Not for the last time, he caused anger among some church conservatives when he made his first papal address in a simple white cassock rather than the customary papal robes.
In response, Esquire magazine named him their “best-dressed man” of the year.
The new pope also moved swiftly to clean up the scandal-ridden Vatican Bank – which had become a byword for corruption and money laundering – and overhaul the curia, the Vatican bureaucracy.
In one early intervention, he surprised both traditionalists and liberals by criticising the church for having become “obsessed” with issues such as homosexuality, abortion and birth control.
But in what to some was to become a recurring pattern, the following year he spoke out against same-sex marriage, defended the “traditional” family and reaffirmed the church’s opposition to abortion.
In 2015 he issued an encyclical warning that environmental degradation was a “moral issue”, driven by unchecked capitalism, linking sinful actions against the natural world with economic exploitation of the poor.
But it was his exhortation, Amoris laetitia (the joy of love), a wide-ranging pronouncement on family issues the following year, which was to set off a firestorm within the church.

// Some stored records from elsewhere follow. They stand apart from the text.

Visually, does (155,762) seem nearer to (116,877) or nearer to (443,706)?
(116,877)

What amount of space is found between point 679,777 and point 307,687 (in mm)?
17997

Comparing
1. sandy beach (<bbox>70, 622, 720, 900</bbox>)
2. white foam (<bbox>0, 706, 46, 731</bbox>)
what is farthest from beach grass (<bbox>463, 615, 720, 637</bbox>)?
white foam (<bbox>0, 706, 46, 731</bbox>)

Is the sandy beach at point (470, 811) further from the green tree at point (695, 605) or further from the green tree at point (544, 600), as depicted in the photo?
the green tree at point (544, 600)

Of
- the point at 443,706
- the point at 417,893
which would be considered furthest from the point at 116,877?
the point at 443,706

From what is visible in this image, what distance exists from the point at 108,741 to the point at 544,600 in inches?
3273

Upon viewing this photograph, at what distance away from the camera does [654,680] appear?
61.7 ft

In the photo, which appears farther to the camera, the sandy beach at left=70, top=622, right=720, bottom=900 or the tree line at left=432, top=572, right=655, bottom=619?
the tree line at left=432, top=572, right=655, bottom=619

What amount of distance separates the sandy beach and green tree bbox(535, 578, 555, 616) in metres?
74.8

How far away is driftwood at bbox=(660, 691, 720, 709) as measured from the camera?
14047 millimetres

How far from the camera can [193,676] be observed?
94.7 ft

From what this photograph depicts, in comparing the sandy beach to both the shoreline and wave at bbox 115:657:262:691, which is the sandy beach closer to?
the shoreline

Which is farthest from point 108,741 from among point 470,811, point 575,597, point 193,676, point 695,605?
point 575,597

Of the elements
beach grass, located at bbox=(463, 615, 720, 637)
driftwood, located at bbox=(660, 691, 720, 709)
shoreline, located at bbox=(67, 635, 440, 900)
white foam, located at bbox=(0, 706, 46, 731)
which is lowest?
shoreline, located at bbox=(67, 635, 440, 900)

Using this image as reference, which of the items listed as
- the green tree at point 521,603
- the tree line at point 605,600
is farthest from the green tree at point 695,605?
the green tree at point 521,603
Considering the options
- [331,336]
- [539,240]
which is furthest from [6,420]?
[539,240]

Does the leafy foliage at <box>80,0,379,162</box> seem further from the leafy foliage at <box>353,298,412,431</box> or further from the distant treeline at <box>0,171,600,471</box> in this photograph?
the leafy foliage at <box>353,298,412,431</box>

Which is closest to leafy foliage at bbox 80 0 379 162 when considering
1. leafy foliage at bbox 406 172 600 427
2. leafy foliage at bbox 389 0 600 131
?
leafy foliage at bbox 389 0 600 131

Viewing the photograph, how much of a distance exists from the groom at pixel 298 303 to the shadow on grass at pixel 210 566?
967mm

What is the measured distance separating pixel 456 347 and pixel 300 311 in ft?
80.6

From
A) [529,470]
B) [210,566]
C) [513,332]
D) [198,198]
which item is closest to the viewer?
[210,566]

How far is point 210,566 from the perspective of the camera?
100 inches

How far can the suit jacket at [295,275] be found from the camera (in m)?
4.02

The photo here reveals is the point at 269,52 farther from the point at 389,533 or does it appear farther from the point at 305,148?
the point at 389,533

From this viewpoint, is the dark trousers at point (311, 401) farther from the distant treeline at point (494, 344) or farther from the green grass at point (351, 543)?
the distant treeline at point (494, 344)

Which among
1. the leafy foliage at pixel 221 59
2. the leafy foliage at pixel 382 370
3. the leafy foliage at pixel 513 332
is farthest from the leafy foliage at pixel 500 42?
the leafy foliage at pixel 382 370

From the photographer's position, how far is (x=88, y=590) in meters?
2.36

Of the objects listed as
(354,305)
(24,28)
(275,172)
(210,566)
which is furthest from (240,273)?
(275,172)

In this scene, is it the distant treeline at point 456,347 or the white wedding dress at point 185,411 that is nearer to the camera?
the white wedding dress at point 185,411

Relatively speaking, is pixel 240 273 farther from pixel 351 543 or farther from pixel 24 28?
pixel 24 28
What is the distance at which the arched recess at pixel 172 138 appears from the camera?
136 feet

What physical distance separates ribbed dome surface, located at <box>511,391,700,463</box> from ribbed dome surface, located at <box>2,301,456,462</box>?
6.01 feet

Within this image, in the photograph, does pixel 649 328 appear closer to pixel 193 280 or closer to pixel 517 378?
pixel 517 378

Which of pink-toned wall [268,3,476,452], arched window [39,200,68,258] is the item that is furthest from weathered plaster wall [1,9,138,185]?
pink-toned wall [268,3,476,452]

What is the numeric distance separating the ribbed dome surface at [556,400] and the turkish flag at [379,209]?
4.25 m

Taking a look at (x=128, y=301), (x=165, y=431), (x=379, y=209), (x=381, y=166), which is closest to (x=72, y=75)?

In a call for more welcoming and less judgmental attitudes, it said divorcees who had remarried but not obtained an annulment, might be permitted to receive holy communion through the guidance of a priest.
To supporters it amounted to no more than bureaucratic recognition to a system that already existed, but to some conservatives it was overturning centuries of church teaching.
An open letter signed by 62 disaffected Catholics, including one retired bishop, accused the pope of heretical teaching, while, in what was seen as a direct challenge to his authority, four cardinals formally asked for a series of clarifications.
Meanwhile, the pope was also having to deal with the legacy of decades of child sexual abuse by Catholic priests covering countries round the world.
During a visit to Ireland in 2018, he acknowledged the “grave scandal” of the church’s failure to confront the issue but disappointed many by failing to address demands by survivors for action.
The outbreak of the Covid-19 pandemic posed further challenges. In March 2020 he performed an extraordinary Urbi et Orbi blessing – normally reserved for festivals such as Christmas and Easter – in a dark and deserted St Peter’s Square as he prayed for the outbreak to end.
He sought to tackle scepticism about the vaccines, urging people to get inoculated saying that healthcare was a “moral obligation”.
In the period that followed there were growing health issues as he was forced to cancel or postpone engagements as a bout of sciatica was followed by colon surgery, while he began using a wheelchair because of knee problems.
The man who once said “Who am I to judge?” when it came to homosexuality, found himself having to apologise after complaining there was too much “frociaggine” – which roughly translates as “faggotry” – among young seminarians.
There was a sense that his time was drawing to a close when he consecrated 21 new cardinals, seen by some as an attempt to secure his legacy, increasing the likelihood that the next conclave would elect a successor who would continue his reforms.
He also disclosed plans to be buried at the Basilica of Santa Maria Maggiore – a sign of his devotion to the Virgin Mary – rather than the Vatican, in yet another break with papal tradition.
Even has his health failed he continued to engage on those issues that defined his papacy, denouncing US President Donald Trump’s plans for the mass deportation of migrants from the US, with a warning it was bound to “end badly”.